═══ Lesetext

Kurz darauf erscheint die Mutter der Familie in der Tür. Sie schiebt ein stabiles Holzbett in den Flur und leiht uns sogar einen Werkzeugkasten, um es für den Transport auseinanderzubauen.

Die Kinder bleiben neugierig in der Tür stehen. Eines von ihnen ist noch recht klein. „Warum gebt ihr das Bettchen weg? Du könntest doch noch hineinpassen“, wundere ich mich. „Ja, aber das Bettchen passt nicht rein“, antworten die Kinder prompt. – „Wo schlaft ihr dann?“ – „Auf Matratzen!“

Jüngsten Erhebungen zufolge ist die Geburtenrate bei ultraorthodoxen Frauen auf 6,1 Kinder gesunken. Menschen in Deutschland unterscheiden nicht zwischen orthodoxen und ultraorthodoxen Juden, werfen sie sozusagen in einen Topf. Aber innerhalb der sehr vielfältigen israelischen Gesellschaft gibt es viele Unterschiede. Wie unter Christen gibt es auch im Judentum eine große Anzahl von Gruppen, Strömungen und Religionsgemeinschaften.

Auf Hebräisch werden die ultraorthodoxen Juden „Charedim“ genannt. Dieser Begriff stammt aus dem 66. Kapitel des Propheten Jesaja, wo es heißt: „Hört das Wort des Herrn, ihr, die ihr vor seinem Wort zittert!“ Die „Charedim“ sind die „Zitternden“.

══════
═══ Die Daten

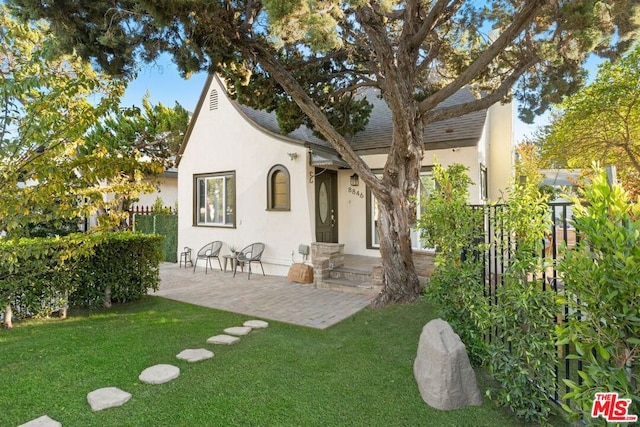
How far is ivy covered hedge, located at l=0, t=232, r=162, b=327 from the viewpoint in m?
5.84

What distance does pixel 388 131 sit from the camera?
11.8m

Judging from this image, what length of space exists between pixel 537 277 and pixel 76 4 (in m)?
7.88

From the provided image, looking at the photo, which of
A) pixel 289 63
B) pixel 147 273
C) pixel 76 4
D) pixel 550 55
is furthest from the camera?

══════

Aufgaben bearbeiten =
a – Fasse den Lesetext in drei Sätzen zusammen.
b – Bearbeite den Lesetext: Gib die Stelle beginnend bei „Die Kinder bleiben“ und endend mit „Strömungen und Religionsgemeinschaften.“ wieder und setze dabei überall „Kinderbett“ an die Stelle von „Bettchen“.
c – Stimmen die folgenden Aussagen mit dem Lesetext überein? Antworte jeweils mit Ja oder Nein und zitiere die entscheidenden Worte. (i) Die Mutter leiht einen Werkzeugkasten aus. (ii) Die Geburtenrate bei ultraorthodoxen Frauen ist gestiegen. (iii) Der Begriff „Charedim“ stammt aus dem 66. Kapitel des Propheten Jesaja.

Lösungen nach Aufgaben =
a – Die Mutter einer Familie schiebt ein Holzbett in den Flur und leiht einen Werkzeugkasten, und ihre Kinder sagen, dass sie auf Matratzen schlafen. Die Geburtenrate ultraorthodoxer Frauen ist auf 6,1 Kinder gesunken, und Menschen in Deutschland unterscheiden nicht zwischen orthodoxen und ultraorthodoxen Juden. Ultraorthodoxe Juden heißen auf Hebräisch „Charedim“, die „Zitternden“, ein Begriff aus dem 66. Kapitel des Propheten Jesaja.

b –
Die Kinder bleiben neugierig in der Tür stehen. Eines von ihnen ist noch recht klein. „Warum gebt ihr das Kinderbett weg? Du könntest doch noch hineinpassen“, wundere ich mich. „Ja, aber das Kinderbett passt nicht rein“, antworten die Kinder prompt. – „Wo schlaft ihr dann?“ – „Auf Matratzen!“

Jüngsten Erhebungen zufolge ist die Geburtenrate bei ultraorthodoxen Frauen auf 6,1 Kinder gesunken. Menschen in Deutschland unterscheiden nicht zwischen orthodoxen und ultraorthodoxen Juden, werfen sie sozusagen in einen Topf. Aber innerhalb der sehr vielfältigen israelischen Gesellschaft gibt es viele Unterschiede. Wie unter Christen gibt es auch im Judentum eine große Anzahl von Gruppen, Strömungen und Religionsgemeinschaften.

c –
(i) Ja: „leiht uns sogar einen Werkzeugkasten“
(ii) Nein: „auf 6,1 Kinder gesunken“
(iii) Ja: „Dieser Begriff stammt aus dem 66. Kapitel des Propheten Jesaja“